Rita Ora says she got the 'best advice' to freeze her eggs in her 20s
Anna Kaufman
Rita Ora is grateful to her younger self for freezing her eggs.
The British pop star, 35, opened up in a new interview with Women's Health U.K. about the decision to undergo the process twice − at ages 24 and 27 − at the urging of her doctor. Her physician advised the choice, Ora said, given her mother's experience of early menopause following breast cancer treatment.
"A doctor told me it was a really good time to preserve the best quality [eggs]," Ora told Women's Health. "It was actually the best advice, because now I'm in my mid-30s and I have a lot of friends really trying to figure it out."

"I've been obsessed with longevity, and I think it started when my mom wasn't well, when she was diagnosed with breast cancer at a pretty young age, and that subconsciously made me aware of health," she continued. "My mother's treatment stimulated menopause at an early age for her.
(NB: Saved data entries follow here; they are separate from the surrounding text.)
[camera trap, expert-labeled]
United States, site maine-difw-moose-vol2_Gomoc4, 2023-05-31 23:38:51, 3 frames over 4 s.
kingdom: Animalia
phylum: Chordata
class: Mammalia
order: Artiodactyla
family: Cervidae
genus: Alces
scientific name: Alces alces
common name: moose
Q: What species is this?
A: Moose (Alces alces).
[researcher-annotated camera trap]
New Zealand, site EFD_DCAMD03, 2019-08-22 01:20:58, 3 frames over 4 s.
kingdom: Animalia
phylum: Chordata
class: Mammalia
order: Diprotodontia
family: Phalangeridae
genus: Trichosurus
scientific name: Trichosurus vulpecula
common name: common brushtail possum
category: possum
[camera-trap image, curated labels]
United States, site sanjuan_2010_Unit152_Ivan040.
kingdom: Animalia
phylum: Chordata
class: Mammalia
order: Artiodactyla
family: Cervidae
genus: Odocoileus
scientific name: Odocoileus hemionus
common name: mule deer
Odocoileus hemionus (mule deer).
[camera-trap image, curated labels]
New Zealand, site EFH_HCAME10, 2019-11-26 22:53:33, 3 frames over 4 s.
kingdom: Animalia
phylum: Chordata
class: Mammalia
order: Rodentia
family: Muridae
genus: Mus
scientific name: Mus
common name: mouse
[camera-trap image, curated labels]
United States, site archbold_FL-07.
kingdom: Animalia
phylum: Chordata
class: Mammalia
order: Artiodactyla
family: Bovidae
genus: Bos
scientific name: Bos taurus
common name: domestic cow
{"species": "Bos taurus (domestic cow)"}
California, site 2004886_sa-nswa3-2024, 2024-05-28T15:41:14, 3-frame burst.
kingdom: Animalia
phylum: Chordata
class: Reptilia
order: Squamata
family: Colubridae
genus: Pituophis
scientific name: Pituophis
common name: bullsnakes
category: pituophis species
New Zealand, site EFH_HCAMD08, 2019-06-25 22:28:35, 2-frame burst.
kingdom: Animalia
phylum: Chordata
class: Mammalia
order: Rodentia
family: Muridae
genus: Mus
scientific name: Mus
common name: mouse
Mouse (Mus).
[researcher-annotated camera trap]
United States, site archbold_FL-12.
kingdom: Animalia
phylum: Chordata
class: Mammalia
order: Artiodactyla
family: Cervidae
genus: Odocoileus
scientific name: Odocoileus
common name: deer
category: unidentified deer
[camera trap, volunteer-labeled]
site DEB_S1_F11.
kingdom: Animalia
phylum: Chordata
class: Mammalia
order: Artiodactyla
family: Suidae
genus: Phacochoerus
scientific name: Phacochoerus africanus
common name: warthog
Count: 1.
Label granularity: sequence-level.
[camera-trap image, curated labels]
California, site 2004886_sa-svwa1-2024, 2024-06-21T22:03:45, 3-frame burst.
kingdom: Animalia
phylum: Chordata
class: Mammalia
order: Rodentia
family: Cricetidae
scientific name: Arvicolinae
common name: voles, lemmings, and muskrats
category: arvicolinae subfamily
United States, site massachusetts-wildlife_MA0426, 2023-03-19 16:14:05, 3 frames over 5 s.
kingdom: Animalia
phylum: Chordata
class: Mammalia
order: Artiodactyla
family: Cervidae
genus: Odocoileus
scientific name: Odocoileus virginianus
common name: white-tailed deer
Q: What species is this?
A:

So I’m trying to get ahead of it and learn about it."
Egg freezing refers to the process by which a person with a uterus' eggs, or oocytes, are extracted, then frozen and stored, for the purpose of being used later, according to UCLA. More popular in recent years, the procedure allows people to preserve their reproductive window.

Ora, who is a stepmother to her husband Taika Waititi's two daughters, says she hopes to have a child with the film director. The two wed in 2022, and Waititi shares children Te Kāinga o te Hinekāhu, 13, and Matewa Kiritapu, 9, with ex-wife Chelsea Winstanley.
"It will just be more of an expansion when the time comes," she said.